Exercise goal
Lines in the listing below may contain the string "frames". Say how many do, giving only the number.
───
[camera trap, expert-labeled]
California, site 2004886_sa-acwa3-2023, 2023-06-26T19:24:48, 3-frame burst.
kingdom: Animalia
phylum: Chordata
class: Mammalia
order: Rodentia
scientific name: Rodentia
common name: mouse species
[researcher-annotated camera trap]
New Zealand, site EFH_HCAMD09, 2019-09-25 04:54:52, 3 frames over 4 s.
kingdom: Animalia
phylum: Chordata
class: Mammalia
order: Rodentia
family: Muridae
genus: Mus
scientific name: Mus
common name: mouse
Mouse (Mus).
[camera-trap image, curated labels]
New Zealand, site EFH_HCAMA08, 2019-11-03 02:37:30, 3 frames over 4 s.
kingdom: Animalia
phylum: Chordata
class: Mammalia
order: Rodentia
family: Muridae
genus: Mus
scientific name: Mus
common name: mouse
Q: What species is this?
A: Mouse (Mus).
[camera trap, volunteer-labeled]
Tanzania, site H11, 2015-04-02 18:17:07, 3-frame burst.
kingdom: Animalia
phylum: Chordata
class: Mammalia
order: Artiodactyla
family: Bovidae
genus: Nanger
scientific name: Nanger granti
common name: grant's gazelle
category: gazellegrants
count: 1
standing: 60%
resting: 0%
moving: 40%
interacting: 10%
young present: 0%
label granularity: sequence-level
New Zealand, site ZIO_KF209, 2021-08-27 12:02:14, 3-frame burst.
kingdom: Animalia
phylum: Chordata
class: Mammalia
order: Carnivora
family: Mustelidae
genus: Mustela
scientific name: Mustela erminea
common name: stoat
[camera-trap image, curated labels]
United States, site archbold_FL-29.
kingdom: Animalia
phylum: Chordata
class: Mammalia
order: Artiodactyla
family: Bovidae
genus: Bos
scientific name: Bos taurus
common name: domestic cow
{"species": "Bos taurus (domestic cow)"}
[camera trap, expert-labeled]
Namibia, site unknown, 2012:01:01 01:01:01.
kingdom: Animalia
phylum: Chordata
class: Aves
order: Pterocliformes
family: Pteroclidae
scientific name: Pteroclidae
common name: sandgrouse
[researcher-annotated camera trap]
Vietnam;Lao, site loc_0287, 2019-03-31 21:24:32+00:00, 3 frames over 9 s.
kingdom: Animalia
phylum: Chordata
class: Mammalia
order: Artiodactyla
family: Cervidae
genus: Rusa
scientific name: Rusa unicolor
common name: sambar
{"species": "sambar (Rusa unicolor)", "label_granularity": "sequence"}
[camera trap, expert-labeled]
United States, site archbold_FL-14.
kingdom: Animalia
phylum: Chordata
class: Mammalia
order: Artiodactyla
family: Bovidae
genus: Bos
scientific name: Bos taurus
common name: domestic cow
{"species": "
───
Response to the task
3